Por momentos parece una novela de educación o de formación (soy adepta del género). Neuman se sirve de un narrador omnisciente, su realismo capta “todo” hasta las emociones del perro y las situaciones miserables de los trabajadores de las fábrica, de los campesinos sin tierra y la doble vida de los sirvientes, o de la hija de la posada. También se incluyen las entradas que hace el padre en su libro del estado de almas.
El viajero del siglo no es lo que se dice una novela histórica, sin embargo explica el contexto de la encrucijadas de situación política de Alemania y Europa y las discusiones sobre narrativa, drama, poesia, filosofía románticas que tuvieron lugar en la época. De alguna manera siento también que todo esto podría suceder de forma no muy diferente ahora en el siglo XXI.

Por ejemplo hablan en el salón de la aparente disyuntiva de idea racional versus emoción, la idea de Europa, las aduanas, de Francia, Napoleón, la restauración, literatura-mundo, siempre vuelven al tema del nacionalismo. Discuten a Kant, Fichte, Herder, Schlegel y Hegel, Novalis, Goethe. Leen a Schiller, Calderón y Quevedo.
Sophie insiste en hablar de la opresión de la mujer pero afirma su feminismo en reflexiones más complexas de simples reivindicaciones o rebeliones.
Neuman logra que el lector concuerda que algunos casos es más sabio y más valiente hacer caso al padre y aceptar el casamiento y solo clandestinamente desobedecer y no huir con Hans. El autor hasta logra hacer que el noble Rudi, futuro esposo que no tiene mucho interés de las artes o de ámbitos sociales por debajo de su nivel social merece simpatía y un poco de pena.

Es impresionante la investigación histórica que debió de hacer Neuman, las revistas literarias, la poesía joven alemana, los libertinos franceses, la censura personajes celebres, acontecimientos, costumbres, nombres de diferentes tipos de carruajes y por ahí fuera (no sabía que se tomaba tanto café en la época).

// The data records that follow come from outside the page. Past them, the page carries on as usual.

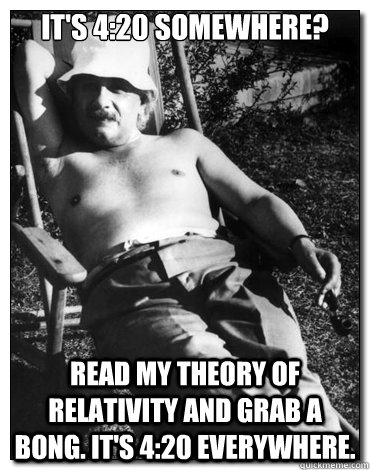 It's 4:20 somewhere? read my theory of relativity and grab a bong. It's 4:20 everywhere.  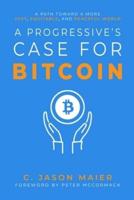 A Progressive's Case for Bitcoin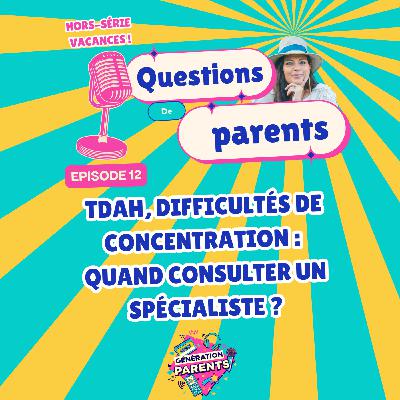 12/28☀️- TDAH, difficultés de concentration : quand consulter un spécialiste ?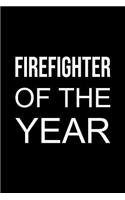 Firefighter Journal: Blank Lined Notebook: Firefighter of the Year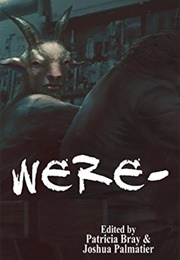 Were- (Patricia Bray & Joshua Palmatier)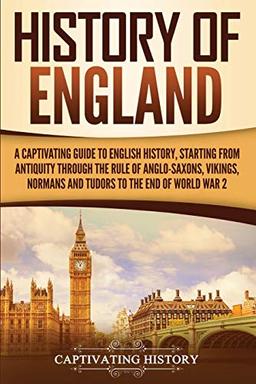 History of England: A Captivating Guide to English History, Starting from Antiquity through the Rule of the Anglo-Saxons, Vikings, Normans, and Tudors to the End of World War 2 (Captivating History)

Para una buena introducción al autor y libro pueden escuchar esta entrevista aquí: #4: Andrés Neuman - “El viajero del siglo”  -->  http://www.ivoox.com/32150018
Muy recomendable.


22 septiembre, 2014

Alessando Barrico - Oceano Mare


Me arrepentí no haberla leída en la playa!
La novela trata de abordar el ser del mar, del oceano, desde distintas perspectivas. Cuántas veces había estado contemplándolo, pensando en conservar en mi memoria ese aspecto de espejo, de mancha de óleo, que todos los días es diferente? Alessando Barrico me habla del alma. No me imagino a nadie que lo pueda describir mejor. Habla del mar, se sus colores y olores y ruidos. El mar. Dónde comienza? Dónde termina? Dónde tiene sus ojos? Como totalidad, es bueno, o malo? La ola que en su ir y venir crea y destruye sin cesar, vive en el momento entremedio, eternamente.

El libro es divido en tres partes, en la primera se nos presenta una posada en la costa que en sus siete habitaciones - sin llaves- aloja unos huéspedes muy especiales. Por ejemplo un científico y un artista que los dos trabajan sobre el mar y se ponen a conversar. Todos tienen una historia personal por la que llegaron hasta ahí y una relación muy diferente con el mar. Pero las historias de los personajes, al parecer extraños entre sí. Están todos interconectados. La segunda parte cuenta la historia de un naufragio que me pareció contado en una manera tan cautivador, nunca leí semejante cosa. En la tercera parte vuela a la posada a dar a los destinos personales su desenlace.
Alessando Barrico escribe como filósofo y poeta y novelista de novelas de aventuras a la vez. Su técnica me fascina, es una novela insólita, bella e inteligente. Cuando su bestseller "Seda" no me había pareció tan especial, Oceano Mare en cambio ya lo ubico entre los mejores que he leido este año. Me entretuvo y subrayé muchas frases. Me hizo sentir profundos horrores de muertes y tambíen ternuras más dulces y risas de lo comico puede ser el destino. Lo recomiendo sin falta . Sin embargo, tengo una amiga a la que le pareció aburrido.